Prefiro pensar que gosto daquilo que é familiar. E há algo de familiar nesse olhar sobre as cenas cotidianas à luz da compreensão acerca do que é performance. Nesse sentido, para mim, a performance é bem familiar.

Me lembro do desempenho de minha mãe nos enterros. É preciso dizer que minha mãe é apaixonada por enterros. Não uma paixão mórbida pela morte, mas uma paixão pelo ritual de chorar o morto. Minha mãe é uma excelente carpideira. E isso aqui em Belo Horizonte é coisa que vale um espetáculo. Somos, na maioria das vezes, contidos até na dor. Existe entre nós, digo nós a maior parte das pessoas que conheço, um certo contrangimento em expressar nossa dor de maneira mais intensa. É sempre uns óculos escuros, um travesseiro quente pra chorar, coisas do gênero. Posso até dizer que minha mãe é assim. Na maiorira das vezes.

Por que quando o assunto é enterro a coisa muda de figura. Ela chora publicamente e com maestria. Conta que certa vez chegou a ficar envergonhada diante de uma viúva desconhecida que perguntou de onde ela conhecia o morto. Não conhecia.

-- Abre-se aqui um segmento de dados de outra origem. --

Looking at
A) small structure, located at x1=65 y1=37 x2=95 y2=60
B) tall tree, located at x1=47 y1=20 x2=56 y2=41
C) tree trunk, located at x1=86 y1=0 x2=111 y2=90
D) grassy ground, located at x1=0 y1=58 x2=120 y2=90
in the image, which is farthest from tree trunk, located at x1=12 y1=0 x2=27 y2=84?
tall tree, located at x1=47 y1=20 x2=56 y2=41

Sempre vi beleza no exercicio de carpir que minha mãe desempenhava nos enterros e agora posso dar categoria a ele. É uma perfomance familiar.

Assisti ontem, ao 41 anos , a primeira performace poética de minha vida. Primeira porque estou desconsiderando aqui todas as declamações escolares do passado não por desprezo mas por entender que o conceito é outro.

E só posso parodiar Zumthor: a poesia sente saudades da voz viva.

Durante a quase meia hora que vi e ouvi Renato Negrão , Ulisses Moisés, Victor Munhoz e Das Quebradas senti um misto de euforia, estranhamento e a mais legitima e profunda FELICIDADE. A multiplicidades de sensações deram um nó na minha racionalidade.

Ver a palavra poética alcançar tal extensão expressiva no espaço, ver como os objetos, as roupas, as imagem os sons mecânicos, a voz e a presença de palco de Renato me fizeram viver uma experiencia única. E olha que sou tão aficcionada com a poesia escrita que me sinto feliz só de ver versos no branco do papel. A performace foi para além disso.

Me surpreendi depois com a timidez de Renato durante as conversaçõs pós-performace. Ele havia flutuado em suas poesias sem nenhuma sombra de medo ou timidez. O poeta avança sobre o homem.

Não posso evitar um certo deslumbramento iniciante que talvez me faça parecer ingênua ou amadora. Não interessa. Valeu pelo que vivi.

Obrigada a todos que sei, trabalharam muito para obter aquele resultado.